Dabei hätten die Erwartungen des Regisseurs durchaus auch eine gestandene Darstellerin lähmen können. Marcel Gisler – auch er geborener Schweizer, doch in Berlin lebend – will den Film ausdrücklich als „um größtmögliche Authentizität bemühte“ Hommage an die vor vielen Jahren verstorbene eigene Mutter verstanden wissen. Und hat sich selbst in der Sohnesrolle ins Drehbuch geschrieben: Ein in Berlin lebender, einigermaßen erfolgreicher midlifekriselnder Schriftsteller (Fabian Krüger) reist zu seiner alten Mutter in die Schweiz, um – im Clinch mit der Schwester – nach einem Sturz institutionelle Betreuung einzuleiten.
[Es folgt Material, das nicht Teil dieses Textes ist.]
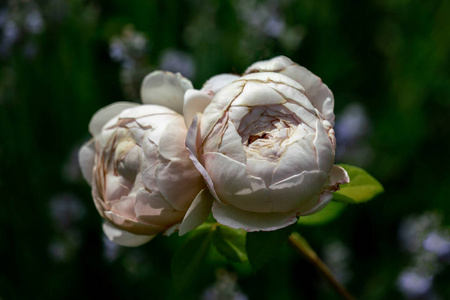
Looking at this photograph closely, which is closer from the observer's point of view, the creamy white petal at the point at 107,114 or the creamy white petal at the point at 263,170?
the creamy white petal at the point at 263,170

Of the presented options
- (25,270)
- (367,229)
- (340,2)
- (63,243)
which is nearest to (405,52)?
(340,2)

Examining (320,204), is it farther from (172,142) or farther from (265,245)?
(172,142)

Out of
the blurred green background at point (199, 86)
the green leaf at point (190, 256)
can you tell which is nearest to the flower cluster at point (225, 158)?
the green leaf at point (190, 256)

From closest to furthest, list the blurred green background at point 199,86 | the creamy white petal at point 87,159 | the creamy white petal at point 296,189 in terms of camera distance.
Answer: the creamy white petal at point 296,189
the creamy white petal at point 87,159
the blurred green background at point 199,86

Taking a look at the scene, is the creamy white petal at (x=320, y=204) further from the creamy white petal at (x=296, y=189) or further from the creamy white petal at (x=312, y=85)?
the creamy white petal at (x=312, y=85)

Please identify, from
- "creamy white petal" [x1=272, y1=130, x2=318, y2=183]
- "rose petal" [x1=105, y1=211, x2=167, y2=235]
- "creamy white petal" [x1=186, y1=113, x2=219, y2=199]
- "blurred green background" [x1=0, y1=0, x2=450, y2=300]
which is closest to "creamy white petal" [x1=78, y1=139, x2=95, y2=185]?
"rose petal" [x1=105, y1=211, x2=167, y2=235]

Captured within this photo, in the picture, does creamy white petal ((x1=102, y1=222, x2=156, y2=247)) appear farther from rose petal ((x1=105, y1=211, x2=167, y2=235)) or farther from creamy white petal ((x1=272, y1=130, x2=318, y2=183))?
creamy white petal ((x1=272, y1=130, x2=318, y2=183))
Doch Rosie verteidigt ihr eigenständiges, von reichlich Alkohol geprägtes Leben in der Messie-Wohnung hartnäckig und setzt dabei auch die Nachbarn zwecks Hilfestellung ein. Dazu gehört auch der schöne Mario: In der Interpretation durch den Theateramateur Sebastian Ledesma bringt er den anmutigen Charme Pasolini’scher Vorstadtjungen in den Film – und Lorenz’ Lebensplanung ziemlich durcheinander.

Die Liebesgeschichte spiegelt sich in Ahnungen der verheimlichten Homosexualität des früh verstorbenen Vaters, die ein neues Licht auch auf Rosies Lebensleistung werfen. Auch dieses Element ist autobiografisch inspiriert. Gedreht wurde in Gislers aller Heidi-Idylle entbehrendem ostschweizerischen Heimatort Altstätten. Zwischen 1986 und 1998 (zuletzt „Fögi ist ein Sauhund“) hatte der Regisseur vier erfolgreiche Kinofilme realisiert, danach Serien für das Schweizer Fernsehen geschrieben und parallel gelehrt – seit 2009 an der Berliner dffb.
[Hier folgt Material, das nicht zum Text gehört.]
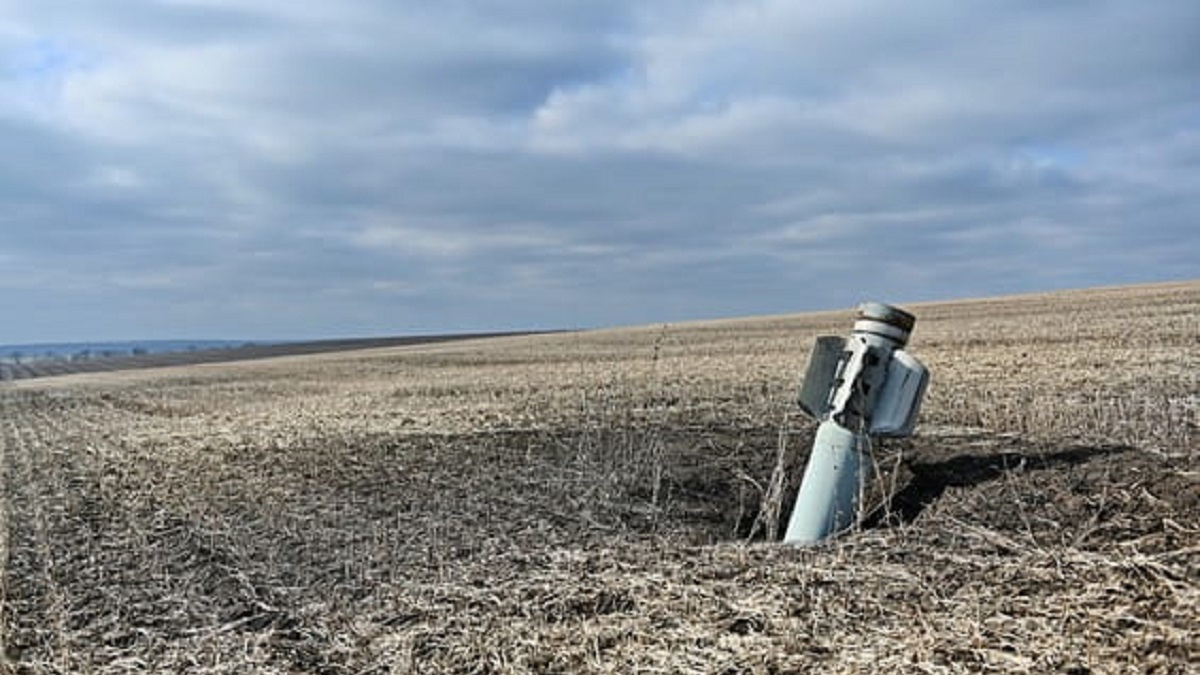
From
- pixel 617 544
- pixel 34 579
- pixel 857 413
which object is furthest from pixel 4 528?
pixel 857 413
„Rosie“ ist sein erster Film seit 15 Jahren, doch die Idee gärte schon lang. Diese Reifezeit sieht man dem Ergebnis an. Gestaltet mit der intimen Kamera von Sophie Maintigneux, lässt der Film sich ohne Sentimentalität auf große Gefühle ein und gibt dem weiblichen Altern auf der Leinwand mit viel Humor ein neues, erfrischend wenig weichgezeichnetes Gesicht.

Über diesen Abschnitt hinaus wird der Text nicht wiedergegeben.